_Stored rows_:
▼

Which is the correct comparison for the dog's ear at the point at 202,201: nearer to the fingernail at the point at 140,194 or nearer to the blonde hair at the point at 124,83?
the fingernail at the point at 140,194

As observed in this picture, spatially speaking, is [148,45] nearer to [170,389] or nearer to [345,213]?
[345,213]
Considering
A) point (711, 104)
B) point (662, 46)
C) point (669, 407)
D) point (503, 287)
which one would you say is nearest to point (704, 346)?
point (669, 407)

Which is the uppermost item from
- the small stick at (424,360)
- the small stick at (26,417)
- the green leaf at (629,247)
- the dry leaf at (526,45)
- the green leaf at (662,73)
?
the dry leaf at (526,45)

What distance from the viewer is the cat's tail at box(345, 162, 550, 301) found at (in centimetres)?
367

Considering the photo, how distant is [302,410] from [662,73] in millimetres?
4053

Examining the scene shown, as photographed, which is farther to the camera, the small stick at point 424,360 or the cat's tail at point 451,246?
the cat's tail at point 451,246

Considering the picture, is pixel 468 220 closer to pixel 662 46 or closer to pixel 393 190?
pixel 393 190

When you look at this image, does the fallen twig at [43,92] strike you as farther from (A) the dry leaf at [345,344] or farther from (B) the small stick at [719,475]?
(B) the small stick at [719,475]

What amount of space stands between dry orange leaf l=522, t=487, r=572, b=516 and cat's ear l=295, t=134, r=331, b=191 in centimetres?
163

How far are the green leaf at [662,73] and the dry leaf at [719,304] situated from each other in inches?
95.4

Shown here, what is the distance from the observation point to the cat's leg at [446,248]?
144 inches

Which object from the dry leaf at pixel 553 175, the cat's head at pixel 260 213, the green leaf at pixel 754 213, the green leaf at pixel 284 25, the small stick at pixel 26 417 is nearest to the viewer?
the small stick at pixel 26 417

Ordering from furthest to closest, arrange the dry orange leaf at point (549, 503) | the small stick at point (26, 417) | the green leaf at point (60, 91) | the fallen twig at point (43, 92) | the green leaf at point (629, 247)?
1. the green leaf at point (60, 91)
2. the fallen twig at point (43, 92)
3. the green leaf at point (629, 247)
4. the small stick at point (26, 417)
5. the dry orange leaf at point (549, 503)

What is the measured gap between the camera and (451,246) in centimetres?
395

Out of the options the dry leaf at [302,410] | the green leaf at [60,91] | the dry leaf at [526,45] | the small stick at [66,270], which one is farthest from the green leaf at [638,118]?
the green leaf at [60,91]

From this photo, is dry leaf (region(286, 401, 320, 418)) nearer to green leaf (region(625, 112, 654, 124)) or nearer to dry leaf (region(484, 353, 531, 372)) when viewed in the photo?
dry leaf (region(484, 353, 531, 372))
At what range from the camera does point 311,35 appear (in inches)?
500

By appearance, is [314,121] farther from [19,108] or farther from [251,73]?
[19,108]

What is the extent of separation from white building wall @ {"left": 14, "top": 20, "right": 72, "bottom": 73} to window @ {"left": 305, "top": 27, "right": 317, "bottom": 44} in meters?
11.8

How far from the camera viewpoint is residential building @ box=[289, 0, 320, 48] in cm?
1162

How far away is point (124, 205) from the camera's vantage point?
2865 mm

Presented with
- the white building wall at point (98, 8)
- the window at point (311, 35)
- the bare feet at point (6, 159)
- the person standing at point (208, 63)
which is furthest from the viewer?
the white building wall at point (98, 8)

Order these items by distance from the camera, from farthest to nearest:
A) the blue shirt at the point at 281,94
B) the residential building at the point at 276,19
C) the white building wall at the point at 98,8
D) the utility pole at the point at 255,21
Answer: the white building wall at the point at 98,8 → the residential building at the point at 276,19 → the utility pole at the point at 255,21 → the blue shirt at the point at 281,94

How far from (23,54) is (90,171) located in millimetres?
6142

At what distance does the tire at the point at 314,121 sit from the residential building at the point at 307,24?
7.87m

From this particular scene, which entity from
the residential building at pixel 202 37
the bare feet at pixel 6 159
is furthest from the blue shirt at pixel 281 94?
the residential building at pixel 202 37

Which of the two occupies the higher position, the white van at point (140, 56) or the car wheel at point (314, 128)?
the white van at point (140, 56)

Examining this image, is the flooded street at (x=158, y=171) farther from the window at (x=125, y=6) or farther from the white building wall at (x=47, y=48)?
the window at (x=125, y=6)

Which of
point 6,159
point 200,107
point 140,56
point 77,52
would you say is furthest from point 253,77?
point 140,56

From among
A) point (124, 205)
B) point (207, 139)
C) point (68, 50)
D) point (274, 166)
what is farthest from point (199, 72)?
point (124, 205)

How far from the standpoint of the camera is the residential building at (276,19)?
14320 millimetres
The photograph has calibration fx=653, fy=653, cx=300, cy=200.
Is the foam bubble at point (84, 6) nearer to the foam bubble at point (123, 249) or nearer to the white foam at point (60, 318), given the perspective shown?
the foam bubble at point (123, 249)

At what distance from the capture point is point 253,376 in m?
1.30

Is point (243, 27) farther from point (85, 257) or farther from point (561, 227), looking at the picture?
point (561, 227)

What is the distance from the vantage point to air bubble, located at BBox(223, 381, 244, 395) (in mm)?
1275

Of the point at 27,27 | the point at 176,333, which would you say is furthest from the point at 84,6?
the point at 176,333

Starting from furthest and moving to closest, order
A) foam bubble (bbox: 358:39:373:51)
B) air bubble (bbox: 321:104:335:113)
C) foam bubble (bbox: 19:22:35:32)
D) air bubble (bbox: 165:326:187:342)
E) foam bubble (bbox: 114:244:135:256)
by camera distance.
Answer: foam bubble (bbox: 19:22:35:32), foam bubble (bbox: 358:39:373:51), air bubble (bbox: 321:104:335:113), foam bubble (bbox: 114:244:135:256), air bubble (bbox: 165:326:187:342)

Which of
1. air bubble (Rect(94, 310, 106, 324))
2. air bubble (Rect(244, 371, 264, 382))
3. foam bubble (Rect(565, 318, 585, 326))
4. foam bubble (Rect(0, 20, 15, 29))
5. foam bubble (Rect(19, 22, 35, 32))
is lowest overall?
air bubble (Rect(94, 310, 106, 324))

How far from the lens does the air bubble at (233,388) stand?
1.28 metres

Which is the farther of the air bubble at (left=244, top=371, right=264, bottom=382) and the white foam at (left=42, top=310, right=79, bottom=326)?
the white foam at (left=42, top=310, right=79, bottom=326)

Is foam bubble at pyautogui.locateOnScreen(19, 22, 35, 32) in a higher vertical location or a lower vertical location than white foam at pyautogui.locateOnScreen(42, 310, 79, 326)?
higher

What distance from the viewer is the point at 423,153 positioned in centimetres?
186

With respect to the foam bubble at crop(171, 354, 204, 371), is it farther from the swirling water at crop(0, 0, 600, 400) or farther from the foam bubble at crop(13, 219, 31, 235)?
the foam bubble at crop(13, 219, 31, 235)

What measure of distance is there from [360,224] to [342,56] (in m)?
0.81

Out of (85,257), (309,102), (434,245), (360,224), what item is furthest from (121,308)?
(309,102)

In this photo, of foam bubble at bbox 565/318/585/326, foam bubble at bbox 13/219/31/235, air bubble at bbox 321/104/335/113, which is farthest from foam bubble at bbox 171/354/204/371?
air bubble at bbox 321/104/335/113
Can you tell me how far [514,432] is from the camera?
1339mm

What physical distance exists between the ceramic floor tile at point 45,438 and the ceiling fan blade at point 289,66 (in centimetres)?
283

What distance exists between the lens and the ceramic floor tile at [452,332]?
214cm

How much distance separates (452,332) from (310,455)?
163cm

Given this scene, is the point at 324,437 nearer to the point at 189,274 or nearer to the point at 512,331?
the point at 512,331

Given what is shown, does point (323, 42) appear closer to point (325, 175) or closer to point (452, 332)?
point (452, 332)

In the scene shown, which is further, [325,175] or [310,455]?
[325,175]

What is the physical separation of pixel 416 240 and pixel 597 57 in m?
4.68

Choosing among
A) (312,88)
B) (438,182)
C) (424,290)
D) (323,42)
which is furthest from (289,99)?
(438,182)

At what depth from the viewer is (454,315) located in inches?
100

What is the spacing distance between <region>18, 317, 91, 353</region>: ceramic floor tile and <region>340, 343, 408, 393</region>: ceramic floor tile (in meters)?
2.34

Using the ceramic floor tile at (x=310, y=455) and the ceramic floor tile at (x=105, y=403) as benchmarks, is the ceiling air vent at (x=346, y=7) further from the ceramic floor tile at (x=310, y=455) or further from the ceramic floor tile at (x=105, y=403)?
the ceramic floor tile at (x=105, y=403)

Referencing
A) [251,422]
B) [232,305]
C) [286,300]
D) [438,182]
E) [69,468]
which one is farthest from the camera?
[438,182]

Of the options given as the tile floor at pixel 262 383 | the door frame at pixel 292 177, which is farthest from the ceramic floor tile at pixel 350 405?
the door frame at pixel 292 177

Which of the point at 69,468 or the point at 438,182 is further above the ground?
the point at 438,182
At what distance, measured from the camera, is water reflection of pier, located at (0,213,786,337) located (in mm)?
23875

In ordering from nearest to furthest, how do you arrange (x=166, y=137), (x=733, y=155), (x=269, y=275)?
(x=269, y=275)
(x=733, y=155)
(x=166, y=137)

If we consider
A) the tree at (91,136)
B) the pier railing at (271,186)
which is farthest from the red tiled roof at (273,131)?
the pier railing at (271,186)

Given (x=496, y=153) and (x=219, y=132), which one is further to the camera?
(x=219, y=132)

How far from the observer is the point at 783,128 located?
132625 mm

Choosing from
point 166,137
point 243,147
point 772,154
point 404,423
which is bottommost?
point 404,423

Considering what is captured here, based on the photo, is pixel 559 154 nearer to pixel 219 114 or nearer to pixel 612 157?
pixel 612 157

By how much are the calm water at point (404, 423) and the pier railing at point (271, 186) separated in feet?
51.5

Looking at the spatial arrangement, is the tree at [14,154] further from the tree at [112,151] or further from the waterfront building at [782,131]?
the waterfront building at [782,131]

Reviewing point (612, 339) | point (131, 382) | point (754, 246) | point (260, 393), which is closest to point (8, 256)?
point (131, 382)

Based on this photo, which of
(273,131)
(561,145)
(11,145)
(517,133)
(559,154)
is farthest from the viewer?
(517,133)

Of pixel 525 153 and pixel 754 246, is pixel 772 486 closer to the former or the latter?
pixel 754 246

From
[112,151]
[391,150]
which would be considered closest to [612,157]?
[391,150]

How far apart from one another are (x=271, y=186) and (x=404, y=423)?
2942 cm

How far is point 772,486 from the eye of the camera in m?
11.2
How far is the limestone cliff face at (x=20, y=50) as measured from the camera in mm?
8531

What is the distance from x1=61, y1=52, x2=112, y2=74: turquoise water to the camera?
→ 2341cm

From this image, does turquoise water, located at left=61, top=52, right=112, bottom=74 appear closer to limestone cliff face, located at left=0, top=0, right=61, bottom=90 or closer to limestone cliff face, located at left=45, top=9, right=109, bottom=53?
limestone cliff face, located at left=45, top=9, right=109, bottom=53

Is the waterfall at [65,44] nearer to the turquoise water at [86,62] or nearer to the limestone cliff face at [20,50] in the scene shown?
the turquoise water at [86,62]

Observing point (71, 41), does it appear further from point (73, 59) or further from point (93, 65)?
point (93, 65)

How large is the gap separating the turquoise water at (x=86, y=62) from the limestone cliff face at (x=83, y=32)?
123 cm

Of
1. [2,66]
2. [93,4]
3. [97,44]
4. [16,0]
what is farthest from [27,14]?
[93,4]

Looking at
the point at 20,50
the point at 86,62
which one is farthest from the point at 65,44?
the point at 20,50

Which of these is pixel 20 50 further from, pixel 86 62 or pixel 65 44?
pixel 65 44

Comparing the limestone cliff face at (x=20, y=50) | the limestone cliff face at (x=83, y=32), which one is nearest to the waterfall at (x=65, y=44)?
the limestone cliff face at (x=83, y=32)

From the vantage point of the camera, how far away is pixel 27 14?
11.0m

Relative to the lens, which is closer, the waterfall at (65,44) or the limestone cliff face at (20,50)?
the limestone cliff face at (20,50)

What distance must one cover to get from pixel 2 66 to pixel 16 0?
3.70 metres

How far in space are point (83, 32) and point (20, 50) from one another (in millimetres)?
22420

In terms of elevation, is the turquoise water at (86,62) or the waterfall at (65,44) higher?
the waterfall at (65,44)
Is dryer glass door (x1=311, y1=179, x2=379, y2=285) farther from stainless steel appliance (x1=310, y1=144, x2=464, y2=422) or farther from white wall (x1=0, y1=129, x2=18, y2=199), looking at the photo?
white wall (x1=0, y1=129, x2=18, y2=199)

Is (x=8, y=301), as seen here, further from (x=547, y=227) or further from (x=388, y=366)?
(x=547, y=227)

▲

_Set exercise_:
Please reproduce the rows above between the line holding "Examining this image, is" and the line holding "Answer: foam bubble", inclusive, with every character unchanged.

_Task response_:
Examining this image, is the flooded street at (x=158, y=171) farther from the window at (x=125, y=6) or farther from the white building wall at (x=47, y=48)?
the window at (x=125, y=6)

Which of
point 6,159
point 200,107
point 140,56
point 77,52
would you say is furthest from point 253,77?
point 140,56

From among
A) point (124, 205)
B) point (207, 139)
C) point (68, 50)
D) point (274, 166)
what is farthest from point (199, 72)?
point (124, 205)

How far from the standpoint of the camera is the residential building at (276,19)?
14320 millimetres
The photograph has calibration fx=653, fy=653, cx=300, cy=200.
Is the foam bubble at point (84, 6) nearer to the foam bubble at point (123, 249) or nearer to the white foam at point (60, 318), given the perspective shown?
the foam bubble at point (123, 249)

At what distance from the capture point is point 253,376 in m?
1.30

Is point (243, 27) farther from point (85, 257) or farther from point (561, 227), looking at the picture?
point (561, 227)

What is the distance from the vantage point to air bubble, located at BBox(223, 381, 244, 395) (in mm)?
1275

Of the point at 27,27 | the point at 176,333, which would you say is furthest from the point at 84,6?
the point at 176,333

Starting from furthest and moving to closest, order
A) foam bubble (bbox: 358:39:373:51)
B) air bubble (bbox: 321:104:335:113)
C) foam bubble (bbox: 19:22:35:32)
D) air bubble (bbox: 165:326:187:342)
E) foam bubble (bbox: 114:244:135:256)
by camera distance.
Answer: foam bubble (bbox: 19:22:35:32), foam bubble (bbox: 358:39:373:51), air bubble (bbox: 321:104:335:113), foam bubble (bbox: 114:244:135:256), air bubble (bbox: 165:326:187:342)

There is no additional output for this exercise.